§ Work to complete
1. In the forum thread on phrasal verbs, which dictionary does Hotmale name as the one being used?
2. Does each statement agree with the forum thread on phrasal verbs? Answer yes or no for each, and quote the deciding words. (a) The poster shown as ". 1" uses the Oxford dictionary. (b) JamesM agrees that "run down (the stairs)" looks inseparable. (c) In one JamesM example, someone is working at the new library.
3. Echo the passage of the forum thread on phrasal verbs that opens with the words containing "My dictionary does" and closes with "a look here.".

# Phrasal verbs - featuring work on, run down, wait for and full supporting cast.



## Hotmale

Hello,
Is "work on" a phrasal verb as in this sentence: "Paul is *working on* a new book" or is it just a verb with preposition, just like "run down" here: "She *ran down* the stairs" as opposed to "She *ran down *her colleague"?

Thank you


----------



## .   1

She 'ran down' her collegue is idiomatic.

.,,


----------



## Hotmale

Hi, 
My dictionary says that it is a phrasal verb .


----------



## JamesM

I _think_ "work on" is a phrasal verb. The proof for me would be that you can't say, "What is he working? He is working on a new book." You would say, "What is he working _on?_ He is working on a new book." It looks inseparable to me. 

This is different from "Where is he working?  He's working on the corner of 5th & Main, at the new library."


----------



## .   1

My dictionary does not know it.
I use the Oxford.  Which dictionary are you using?

.,,


----------



## Hotmale

Cambridge Advanced Learner's Dictionary. Have a look here.


----------



## Hotmale

JamesM said:


> I _think_ "work on" is a phrasal verb. The proof for me would be that you can't say, "What is he working? He is working on a new book." You would say, "What is he working _on?_ He is working on a new book." It looks inseparable to me.
> 
> This is different from "Where is he working?  He's working on the corner of 5th & Main, at the new library."



What about "run down (the stairs)"? Doesn't that look inseparable too?


----------



## emma42

_Working on_ is a phrasal verb.

_Run down _is too, as far as I can see.


----------



## JamesM

Hotmale said:


> What about "run down (the stairs)"? Doesn't that look inseparable too?


 
Not to me. I could say, "Where is she running? She is running down the stairs."

[Spatial reasoning data based on images]
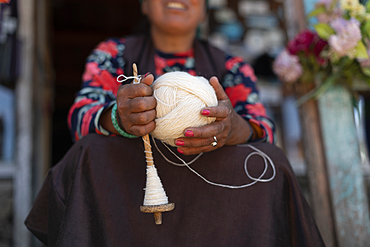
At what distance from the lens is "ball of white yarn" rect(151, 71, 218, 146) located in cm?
83

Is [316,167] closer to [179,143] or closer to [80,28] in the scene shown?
[179,143]

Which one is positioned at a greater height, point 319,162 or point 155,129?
point 155,129

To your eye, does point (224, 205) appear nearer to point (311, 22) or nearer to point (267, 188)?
point (267, 188)

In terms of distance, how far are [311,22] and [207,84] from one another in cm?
111

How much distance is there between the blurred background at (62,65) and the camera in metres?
1.76

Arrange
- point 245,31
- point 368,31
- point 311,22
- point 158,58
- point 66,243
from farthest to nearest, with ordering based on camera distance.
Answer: point 245,31 → point 311,22 → point 158,58 → point 368,31 → point 66,243

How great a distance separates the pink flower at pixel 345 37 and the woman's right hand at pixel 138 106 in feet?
3.28

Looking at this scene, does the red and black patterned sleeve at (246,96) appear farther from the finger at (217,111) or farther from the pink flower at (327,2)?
the pink flower at (327,2)

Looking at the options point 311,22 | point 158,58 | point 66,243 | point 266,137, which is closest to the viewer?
point 66,243

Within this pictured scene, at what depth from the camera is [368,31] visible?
4.44 ft

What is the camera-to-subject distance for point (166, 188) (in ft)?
3.13

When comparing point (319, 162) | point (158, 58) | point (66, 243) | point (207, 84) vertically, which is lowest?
point (66, 243)

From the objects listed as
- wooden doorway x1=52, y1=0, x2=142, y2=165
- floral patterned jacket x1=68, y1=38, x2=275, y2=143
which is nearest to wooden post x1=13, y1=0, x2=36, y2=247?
floral patterned jacket x1=68, y1=38, x2=275, y2=143

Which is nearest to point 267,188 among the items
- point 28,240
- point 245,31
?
point 28,240
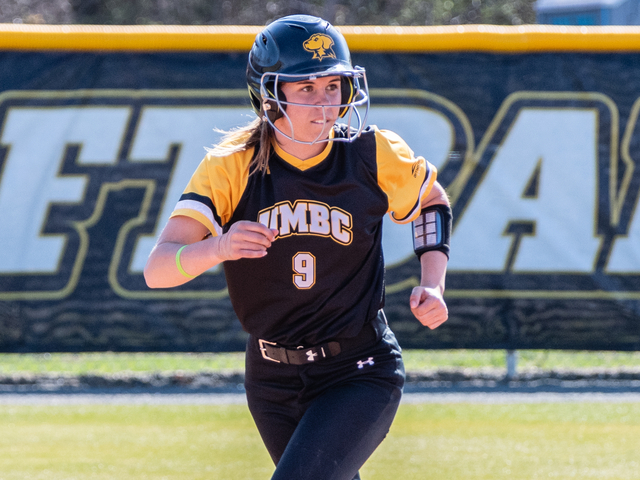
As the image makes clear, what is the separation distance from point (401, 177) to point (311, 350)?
66cm

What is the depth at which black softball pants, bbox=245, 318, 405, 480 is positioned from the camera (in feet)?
7.82

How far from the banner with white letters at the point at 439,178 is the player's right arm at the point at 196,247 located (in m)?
3.43

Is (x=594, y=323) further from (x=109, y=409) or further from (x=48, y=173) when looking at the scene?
(x=48, y=173)

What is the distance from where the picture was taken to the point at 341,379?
2619mm

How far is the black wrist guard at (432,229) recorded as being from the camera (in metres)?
2.87

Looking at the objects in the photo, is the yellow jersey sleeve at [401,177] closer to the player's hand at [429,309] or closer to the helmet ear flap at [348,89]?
the helmet ear flap at [348,89]

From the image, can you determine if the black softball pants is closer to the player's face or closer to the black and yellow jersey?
the black and yellow jersey

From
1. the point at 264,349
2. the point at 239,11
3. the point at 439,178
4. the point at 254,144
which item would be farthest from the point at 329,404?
the point at 239,11

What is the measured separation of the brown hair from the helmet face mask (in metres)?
0.05

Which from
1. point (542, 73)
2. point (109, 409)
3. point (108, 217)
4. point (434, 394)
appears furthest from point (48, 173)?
point (542, 73)

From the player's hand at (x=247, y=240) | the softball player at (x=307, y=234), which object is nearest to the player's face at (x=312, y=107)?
the softball player at (x=307, y=234)

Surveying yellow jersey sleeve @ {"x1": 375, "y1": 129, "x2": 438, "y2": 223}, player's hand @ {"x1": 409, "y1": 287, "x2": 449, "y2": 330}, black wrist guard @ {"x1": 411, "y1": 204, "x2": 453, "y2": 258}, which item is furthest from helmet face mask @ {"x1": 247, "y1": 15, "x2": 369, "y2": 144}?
player's hand @ {"x1": 409, "y1": 287, "x2": 449, "y2": 330}

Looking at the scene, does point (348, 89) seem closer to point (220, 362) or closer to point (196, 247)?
point (196, 247)

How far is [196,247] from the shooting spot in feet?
7.63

§ Answers to the exercise
1. Cambridge Advanced Learner's Dictionary.

2.
(a) Yes: "I use the Oxford."
(b) No: "Not to me."
(c) Yes: "He's working on the corner of 5th & Main, at the new library."

3.
My dictionary does not know it.
I use the Oxford.  Which dictionary are you using?

.,,


----------



## Hotmale

Cambridge Advanced Learner's Dictionary. Have a look here.